Written instruction: Copy the listing word for word, from its start up to and including the line with "crumpled hood [1159, 307, 1270, 337]".

Stored entries:

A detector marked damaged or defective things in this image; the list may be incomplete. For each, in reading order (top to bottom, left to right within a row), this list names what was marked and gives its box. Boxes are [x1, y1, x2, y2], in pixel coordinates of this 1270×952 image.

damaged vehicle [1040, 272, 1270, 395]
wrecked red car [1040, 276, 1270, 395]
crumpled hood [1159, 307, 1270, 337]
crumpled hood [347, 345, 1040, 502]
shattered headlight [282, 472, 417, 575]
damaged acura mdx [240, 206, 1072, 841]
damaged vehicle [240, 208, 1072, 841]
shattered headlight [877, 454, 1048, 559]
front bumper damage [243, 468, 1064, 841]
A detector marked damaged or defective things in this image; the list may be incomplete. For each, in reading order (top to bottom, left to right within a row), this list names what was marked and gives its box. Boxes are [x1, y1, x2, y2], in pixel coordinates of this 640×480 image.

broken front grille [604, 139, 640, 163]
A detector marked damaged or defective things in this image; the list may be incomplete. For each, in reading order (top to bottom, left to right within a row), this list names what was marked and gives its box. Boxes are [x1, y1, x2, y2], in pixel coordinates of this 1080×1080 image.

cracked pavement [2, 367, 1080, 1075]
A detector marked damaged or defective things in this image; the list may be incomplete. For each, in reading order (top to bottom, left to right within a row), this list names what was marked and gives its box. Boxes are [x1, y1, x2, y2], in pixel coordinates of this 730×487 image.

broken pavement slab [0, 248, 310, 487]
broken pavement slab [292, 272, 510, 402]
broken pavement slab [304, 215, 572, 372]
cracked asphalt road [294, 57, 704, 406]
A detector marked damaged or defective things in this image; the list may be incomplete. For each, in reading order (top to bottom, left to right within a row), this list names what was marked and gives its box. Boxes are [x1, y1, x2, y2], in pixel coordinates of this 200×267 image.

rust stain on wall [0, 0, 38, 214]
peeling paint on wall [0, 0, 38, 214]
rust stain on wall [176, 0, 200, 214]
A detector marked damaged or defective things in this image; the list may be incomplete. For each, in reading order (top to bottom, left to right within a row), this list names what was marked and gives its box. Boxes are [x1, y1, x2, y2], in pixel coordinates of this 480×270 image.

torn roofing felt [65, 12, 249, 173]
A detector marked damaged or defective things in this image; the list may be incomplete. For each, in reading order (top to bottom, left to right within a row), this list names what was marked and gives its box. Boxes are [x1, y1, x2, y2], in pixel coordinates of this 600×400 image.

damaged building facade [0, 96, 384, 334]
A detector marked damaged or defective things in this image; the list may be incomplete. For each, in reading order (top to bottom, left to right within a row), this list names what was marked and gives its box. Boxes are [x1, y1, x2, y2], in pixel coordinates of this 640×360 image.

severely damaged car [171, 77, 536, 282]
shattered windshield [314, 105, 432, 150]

Complete output:
A detector marked damaged or defective things in this image; the list may be incomplete. For each, in reading order (top to bottom, left to right within a row), this list names what was marked and gives its box. Boxes are [x1, y1, x2, y2], in pixel coordinates of this 1270×952 image.

damaged vehicle [1040, 272, 1270, 395]
wrecked red car [1040, 276, 1270, 395]
crumpled hood [1159, 307, 1270, 337]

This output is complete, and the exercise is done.